** Opening DATA FOR ANALYSIS block **

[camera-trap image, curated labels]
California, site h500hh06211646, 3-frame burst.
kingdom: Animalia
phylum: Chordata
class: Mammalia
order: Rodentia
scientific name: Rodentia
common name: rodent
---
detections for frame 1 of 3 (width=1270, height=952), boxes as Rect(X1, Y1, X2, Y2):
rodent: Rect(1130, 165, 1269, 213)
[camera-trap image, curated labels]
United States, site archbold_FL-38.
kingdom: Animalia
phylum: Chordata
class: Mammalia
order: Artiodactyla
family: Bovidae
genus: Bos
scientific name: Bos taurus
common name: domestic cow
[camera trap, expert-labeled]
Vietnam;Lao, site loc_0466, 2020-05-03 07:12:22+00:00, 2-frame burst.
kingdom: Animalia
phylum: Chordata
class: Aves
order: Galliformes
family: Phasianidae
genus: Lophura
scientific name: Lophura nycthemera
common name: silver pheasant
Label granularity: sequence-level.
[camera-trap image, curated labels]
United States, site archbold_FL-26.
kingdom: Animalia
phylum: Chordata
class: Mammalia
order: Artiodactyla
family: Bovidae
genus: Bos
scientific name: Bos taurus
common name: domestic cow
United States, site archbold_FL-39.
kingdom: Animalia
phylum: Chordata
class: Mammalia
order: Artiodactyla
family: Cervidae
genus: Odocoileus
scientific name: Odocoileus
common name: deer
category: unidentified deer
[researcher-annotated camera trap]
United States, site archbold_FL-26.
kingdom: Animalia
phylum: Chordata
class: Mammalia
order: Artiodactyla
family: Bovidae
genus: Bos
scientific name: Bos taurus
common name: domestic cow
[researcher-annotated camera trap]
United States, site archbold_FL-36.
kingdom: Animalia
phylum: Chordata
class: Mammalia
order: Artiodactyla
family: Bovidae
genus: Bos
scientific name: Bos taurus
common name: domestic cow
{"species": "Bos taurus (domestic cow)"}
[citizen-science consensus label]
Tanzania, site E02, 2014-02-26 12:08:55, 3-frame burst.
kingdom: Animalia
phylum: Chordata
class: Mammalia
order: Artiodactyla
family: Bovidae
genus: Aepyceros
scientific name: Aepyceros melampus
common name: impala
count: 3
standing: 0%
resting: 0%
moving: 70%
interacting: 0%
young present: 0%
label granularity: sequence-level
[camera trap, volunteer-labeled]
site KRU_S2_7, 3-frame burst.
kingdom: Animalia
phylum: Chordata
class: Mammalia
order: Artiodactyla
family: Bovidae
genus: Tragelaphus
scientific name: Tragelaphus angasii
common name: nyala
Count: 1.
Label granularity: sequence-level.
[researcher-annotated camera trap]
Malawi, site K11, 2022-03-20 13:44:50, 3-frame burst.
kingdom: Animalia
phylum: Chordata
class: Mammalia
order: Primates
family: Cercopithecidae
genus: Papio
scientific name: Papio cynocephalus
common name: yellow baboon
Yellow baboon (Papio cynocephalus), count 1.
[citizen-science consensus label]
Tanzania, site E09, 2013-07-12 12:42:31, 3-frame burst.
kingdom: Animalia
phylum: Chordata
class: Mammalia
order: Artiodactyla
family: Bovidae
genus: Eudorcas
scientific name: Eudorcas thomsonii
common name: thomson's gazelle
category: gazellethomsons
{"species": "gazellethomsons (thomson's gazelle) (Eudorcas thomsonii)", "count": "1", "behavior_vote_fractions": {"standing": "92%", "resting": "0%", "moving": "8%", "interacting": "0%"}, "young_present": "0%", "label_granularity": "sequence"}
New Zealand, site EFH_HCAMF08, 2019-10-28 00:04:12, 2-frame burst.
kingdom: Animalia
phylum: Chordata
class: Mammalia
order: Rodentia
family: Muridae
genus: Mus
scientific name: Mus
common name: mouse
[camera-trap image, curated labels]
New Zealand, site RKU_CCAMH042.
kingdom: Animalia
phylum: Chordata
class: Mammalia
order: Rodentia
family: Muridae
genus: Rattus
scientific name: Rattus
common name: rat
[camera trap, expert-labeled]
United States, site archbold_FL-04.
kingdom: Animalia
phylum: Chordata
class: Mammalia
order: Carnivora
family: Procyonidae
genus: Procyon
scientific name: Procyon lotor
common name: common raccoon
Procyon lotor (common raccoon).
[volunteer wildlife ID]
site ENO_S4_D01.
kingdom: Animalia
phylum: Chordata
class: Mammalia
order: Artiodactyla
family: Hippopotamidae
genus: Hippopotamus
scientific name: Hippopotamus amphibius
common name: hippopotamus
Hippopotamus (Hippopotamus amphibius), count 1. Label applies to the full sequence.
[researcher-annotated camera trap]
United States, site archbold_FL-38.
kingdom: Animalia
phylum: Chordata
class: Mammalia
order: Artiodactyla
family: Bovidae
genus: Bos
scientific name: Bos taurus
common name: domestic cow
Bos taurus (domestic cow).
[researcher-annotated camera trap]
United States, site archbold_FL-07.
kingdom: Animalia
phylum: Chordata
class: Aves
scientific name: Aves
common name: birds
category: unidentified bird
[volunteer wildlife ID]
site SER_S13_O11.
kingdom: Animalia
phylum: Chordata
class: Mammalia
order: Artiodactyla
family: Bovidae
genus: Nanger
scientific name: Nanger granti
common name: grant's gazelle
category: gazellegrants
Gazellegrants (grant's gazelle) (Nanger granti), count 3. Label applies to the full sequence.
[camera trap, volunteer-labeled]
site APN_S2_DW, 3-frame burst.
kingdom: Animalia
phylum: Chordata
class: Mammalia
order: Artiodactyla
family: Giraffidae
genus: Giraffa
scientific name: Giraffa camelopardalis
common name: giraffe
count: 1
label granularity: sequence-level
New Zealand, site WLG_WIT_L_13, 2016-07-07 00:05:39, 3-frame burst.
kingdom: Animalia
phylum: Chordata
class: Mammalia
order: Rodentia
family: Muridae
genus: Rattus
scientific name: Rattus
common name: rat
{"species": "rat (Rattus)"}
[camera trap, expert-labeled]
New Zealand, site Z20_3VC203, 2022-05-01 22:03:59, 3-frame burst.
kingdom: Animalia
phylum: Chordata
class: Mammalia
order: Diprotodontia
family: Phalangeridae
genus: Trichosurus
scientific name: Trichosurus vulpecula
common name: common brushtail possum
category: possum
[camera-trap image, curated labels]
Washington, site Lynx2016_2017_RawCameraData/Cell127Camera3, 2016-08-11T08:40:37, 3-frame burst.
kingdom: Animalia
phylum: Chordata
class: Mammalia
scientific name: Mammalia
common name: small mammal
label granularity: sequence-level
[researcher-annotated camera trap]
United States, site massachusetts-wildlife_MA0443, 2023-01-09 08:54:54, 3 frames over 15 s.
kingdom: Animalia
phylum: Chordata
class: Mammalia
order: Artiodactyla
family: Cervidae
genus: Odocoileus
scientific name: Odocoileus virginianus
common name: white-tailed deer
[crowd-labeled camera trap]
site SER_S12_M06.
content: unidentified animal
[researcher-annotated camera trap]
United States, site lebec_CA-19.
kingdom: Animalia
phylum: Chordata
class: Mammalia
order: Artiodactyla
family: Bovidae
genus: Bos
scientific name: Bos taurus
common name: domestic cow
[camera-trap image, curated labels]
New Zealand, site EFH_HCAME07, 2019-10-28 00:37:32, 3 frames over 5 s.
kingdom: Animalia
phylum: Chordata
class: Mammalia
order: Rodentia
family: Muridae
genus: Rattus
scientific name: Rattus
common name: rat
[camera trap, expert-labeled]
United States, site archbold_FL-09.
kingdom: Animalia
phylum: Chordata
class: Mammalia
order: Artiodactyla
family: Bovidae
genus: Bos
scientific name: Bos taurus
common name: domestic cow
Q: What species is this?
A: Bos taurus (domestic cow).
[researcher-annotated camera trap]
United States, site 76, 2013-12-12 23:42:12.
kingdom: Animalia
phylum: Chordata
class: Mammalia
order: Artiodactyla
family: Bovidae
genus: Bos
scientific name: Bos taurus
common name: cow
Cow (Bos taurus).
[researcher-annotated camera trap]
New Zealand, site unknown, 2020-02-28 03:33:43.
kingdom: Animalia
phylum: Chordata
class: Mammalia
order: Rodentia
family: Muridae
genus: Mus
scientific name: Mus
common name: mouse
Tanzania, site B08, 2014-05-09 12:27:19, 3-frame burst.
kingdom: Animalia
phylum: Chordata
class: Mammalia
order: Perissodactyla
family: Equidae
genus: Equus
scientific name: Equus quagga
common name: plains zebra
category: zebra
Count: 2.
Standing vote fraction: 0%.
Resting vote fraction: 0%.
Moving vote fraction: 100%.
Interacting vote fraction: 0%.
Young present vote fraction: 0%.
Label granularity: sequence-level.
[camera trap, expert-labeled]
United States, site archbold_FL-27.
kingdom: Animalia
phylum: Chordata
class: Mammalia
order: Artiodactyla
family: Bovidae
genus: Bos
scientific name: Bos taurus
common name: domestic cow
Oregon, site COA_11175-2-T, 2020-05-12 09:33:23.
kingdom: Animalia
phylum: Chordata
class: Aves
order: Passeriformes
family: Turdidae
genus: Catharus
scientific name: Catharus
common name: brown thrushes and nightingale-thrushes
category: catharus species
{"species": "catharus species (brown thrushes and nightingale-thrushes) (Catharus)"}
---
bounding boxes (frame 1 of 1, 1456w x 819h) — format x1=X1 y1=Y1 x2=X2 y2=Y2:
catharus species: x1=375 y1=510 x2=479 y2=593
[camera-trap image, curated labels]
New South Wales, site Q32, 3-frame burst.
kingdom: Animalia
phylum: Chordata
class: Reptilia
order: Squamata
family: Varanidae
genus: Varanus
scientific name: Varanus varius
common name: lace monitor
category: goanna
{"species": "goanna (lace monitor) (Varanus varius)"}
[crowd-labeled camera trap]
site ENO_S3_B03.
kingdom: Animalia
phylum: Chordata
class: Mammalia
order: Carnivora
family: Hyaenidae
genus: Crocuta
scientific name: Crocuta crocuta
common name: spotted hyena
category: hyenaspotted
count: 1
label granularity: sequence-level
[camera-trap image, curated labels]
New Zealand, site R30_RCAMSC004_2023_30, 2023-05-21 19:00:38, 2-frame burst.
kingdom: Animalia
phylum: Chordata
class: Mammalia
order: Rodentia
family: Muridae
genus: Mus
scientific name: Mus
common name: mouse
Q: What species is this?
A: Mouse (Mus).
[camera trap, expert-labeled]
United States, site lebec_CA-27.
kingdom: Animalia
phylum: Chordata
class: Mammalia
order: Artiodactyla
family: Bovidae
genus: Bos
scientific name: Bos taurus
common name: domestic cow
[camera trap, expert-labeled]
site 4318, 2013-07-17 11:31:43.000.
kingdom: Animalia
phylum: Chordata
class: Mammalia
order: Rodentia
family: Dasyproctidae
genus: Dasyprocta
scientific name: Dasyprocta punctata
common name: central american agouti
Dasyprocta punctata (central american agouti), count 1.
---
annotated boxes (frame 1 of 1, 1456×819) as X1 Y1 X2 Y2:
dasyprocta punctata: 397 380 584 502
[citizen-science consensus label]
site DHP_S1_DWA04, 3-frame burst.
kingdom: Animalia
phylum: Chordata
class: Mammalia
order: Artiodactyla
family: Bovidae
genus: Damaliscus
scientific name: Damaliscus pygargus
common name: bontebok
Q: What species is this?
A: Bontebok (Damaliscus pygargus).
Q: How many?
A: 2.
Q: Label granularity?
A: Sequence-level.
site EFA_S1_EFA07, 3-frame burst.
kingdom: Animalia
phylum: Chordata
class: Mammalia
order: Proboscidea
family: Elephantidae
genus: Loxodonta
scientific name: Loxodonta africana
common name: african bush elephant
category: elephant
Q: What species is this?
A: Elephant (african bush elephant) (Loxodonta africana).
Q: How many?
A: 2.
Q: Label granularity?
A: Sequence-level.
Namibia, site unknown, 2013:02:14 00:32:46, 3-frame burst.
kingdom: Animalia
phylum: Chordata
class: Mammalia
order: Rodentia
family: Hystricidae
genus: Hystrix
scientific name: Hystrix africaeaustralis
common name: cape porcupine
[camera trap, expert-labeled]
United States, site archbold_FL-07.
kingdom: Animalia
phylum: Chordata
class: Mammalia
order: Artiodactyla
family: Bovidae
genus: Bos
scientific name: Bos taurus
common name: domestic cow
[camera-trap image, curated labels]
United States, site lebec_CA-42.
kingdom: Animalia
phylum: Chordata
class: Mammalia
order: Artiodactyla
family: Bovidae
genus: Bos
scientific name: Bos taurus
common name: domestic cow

** Closing DATA FOR ANALYSIS block **

BRIEF »
Every line above with the string "over" in it should be copied into the answer.

ANSWER SECTION »
United States, site massachusetts-wildlife_MA0443, 2023-01-09 08:54:54, 3 frames over 15 s.
New Zealand, site EFH_HCAME07, 2019-10-28 00:37:32, 3 frames over 5 s.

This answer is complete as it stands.